Reproduce word for word the rows from the line containing "From all of" through the final line of the rows, including both of those lines.

* **STORED RECORDS**
* START *

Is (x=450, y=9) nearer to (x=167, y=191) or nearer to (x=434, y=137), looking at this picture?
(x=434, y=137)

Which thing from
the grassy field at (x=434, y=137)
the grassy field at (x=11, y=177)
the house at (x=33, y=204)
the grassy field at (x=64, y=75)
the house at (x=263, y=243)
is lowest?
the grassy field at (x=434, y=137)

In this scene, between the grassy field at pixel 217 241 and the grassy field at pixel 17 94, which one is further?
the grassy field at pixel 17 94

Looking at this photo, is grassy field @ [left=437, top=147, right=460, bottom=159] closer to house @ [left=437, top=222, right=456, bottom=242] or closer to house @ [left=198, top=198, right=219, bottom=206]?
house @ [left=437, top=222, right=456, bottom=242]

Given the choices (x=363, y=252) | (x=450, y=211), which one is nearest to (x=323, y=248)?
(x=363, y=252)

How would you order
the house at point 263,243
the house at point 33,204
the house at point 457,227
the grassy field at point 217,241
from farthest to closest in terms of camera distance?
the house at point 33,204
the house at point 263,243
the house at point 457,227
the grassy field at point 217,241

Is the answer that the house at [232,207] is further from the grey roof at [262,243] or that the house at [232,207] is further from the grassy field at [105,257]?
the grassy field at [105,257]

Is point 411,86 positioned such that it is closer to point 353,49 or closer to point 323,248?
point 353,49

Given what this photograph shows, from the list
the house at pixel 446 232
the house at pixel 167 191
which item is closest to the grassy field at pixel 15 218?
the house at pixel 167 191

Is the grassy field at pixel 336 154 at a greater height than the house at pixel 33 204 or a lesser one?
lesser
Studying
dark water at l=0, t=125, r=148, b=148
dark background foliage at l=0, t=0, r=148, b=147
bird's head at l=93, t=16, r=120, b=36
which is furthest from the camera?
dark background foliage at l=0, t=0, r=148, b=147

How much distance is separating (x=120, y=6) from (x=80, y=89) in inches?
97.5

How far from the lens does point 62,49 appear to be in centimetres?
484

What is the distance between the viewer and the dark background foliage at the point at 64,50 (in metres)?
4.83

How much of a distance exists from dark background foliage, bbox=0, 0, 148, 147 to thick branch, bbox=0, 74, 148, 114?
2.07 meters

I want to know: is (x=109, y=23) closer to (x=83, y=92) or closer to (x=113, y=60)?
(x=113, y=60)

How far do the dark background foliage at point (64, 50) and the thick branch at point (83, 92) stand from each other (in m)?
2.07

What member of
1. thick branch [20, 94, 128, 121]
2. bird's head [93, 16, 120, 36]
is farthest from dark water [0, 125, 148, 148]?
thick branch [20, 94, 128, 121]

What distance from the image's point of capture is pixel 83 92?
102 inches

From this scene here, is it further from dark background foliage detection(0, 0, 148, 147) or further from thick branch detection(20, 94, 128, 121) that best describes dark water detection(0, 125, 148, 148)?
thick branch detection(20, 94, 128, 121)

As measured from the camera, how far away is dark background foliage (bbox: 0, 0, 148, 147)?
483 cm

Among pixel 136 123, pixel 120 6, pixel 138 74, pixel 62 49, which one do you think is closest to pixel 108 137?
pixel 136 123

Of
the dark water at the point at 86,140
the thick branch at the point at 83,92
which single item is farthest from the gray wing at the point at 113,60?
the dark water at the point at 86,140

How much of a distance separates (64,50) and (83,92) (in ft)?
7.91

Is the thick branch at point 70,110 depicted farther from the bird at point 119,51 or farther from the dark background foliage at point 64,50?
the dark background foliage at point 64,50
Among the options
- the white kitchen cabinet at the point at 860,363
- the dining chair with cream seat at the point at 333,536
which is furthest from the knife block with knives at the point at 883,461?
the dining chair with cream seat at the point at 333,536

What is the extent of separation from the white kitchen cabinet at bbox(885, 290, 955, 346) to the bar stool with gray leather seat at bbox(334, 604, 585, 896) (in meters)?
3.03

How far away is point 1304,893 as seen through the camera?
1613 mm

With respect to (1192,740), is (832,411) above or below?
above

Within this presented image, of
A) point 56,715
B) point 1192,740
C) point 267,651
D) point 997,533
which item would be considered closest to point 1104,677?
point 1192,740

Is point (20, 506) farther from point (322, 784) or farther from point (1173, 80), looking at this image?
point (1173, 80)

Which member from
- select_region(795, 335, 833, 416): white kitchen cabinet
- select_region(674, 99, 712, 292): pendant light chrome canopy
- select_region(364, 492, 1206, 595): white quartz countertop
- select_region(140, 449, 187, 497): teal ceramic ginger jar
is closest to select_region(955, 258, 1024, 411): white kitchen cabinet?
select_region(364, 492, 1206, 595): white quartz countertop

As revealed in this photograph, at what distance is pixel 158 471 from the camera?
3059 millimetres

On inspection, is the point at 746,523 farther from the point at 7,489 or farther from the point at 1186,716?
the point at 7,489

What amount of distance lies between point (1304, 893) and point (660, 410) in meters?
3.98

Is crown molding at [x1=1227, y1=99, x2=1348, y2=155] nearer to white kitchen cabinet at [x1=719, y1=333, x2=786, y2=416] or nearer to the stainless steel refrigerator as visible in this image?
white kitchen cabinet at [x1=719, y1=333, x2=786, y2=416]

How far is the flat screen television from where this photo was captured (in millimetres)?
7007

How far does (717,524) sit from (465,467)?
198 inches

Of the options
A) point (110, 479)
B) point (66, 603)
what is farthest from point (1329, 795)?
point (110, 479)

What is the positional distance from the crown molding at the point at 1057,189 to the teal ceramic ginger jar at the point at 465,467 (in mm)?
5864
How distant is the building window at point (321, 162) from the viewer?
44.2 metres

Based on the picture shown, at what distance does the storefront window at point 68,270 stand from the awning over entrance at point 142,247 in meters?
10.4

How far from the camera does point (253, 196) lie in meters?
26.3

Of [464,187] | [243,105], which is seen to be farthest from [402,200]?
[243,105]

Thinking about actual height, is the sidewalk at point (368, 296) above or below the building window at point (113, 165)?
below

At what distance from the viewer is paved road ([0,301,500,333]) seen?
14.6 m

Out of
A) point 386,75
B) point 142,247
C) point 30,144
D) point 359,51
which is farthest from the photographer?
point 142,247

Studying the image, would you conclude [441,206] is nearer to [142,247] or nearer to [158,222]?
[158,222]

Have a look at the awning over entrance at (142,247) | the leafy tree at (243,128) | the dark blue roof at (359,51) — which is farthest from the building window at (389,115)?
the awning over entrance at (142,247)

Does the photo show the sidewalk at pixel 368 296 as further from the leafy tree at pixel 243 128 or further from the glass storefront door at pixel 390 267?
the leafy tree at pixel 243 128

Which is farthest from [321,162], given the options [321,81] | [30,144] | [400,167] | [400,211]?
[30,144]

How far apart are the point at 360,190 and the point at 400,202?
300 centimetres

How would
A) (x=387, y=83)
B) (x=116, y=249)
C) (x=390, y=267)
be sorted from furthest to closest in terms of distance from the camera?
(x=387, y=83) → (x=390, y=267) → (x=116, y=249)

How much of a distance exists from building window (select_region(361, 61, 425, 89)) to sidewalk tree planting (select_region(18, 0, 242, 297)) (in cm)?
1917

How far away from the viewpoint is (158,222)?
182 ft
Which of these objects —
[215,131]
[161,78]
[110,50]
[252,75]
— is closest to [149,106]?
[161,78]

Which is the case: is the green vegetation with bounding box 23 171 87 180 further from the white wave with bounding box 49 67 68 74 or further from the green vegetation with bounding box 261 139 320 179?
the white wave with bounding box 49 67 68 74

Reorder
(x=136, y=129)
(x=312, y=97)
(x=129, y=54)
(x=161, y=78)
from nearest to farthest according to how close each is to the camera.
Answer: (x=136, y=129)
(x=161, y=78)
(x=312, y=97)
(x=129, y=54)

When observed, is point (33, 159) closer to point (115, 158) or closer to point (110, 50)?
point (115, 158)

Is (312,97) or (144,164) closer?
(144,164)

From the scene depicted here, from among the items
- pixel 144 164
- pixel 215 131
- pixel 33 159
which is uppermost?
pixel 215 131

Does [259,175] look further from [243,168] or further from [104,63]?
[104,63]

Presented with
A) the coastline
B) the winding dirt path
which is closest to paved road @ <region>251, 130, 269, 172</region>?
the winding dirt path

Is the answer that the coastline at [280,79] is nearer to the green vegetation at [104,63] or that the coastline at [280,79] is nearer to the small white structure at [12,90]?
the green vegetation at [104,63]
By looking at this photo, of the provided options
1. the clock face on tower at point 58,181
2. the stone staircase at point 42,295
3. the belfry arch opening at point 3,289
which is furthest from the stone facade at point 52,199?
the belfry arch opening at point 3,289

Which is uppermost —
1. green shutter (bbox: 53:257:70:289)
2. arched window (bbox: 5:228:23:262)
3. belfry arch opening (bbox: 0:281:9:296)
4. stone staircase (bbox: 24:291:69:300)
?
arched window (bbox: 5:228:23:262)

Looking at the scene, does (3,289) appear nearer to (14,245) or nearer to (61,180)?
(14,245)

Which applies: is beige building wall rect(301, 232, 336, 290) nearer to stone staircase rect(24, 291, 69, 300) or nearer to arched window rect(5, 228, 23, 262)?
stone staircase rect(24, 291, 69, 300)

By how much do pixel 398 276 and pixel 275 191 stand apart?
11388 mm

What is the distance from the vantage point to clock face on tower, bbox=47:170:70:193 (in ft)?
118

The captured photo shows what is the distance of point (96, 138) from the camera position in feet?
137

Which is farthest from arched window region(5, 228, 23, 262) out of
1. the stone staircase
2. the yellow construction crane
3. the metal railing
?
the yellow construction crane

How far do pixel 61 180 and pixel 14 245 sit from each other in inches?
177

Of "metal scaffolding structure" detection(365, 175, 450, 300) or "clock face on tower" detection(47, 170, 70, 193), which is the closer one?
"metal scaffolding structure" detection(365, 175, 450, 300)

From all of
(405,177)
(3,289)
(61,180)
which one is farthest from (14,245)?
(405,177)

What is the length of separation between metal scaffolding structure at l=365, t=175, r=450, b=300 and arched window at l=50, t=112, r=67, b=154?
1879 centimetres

* END *

* **SOLUTION TO THIS PROBLEM**
From all of
(405,177)
(3,289)
(61,180)
which one is farthest from (14,245)?
(405,177)

What is the length of separation between metal scaffolding structure at l=365, t=175, r=450, b=300 and arched window at l=50, t=112, r=67, b=154?
1879 centimetres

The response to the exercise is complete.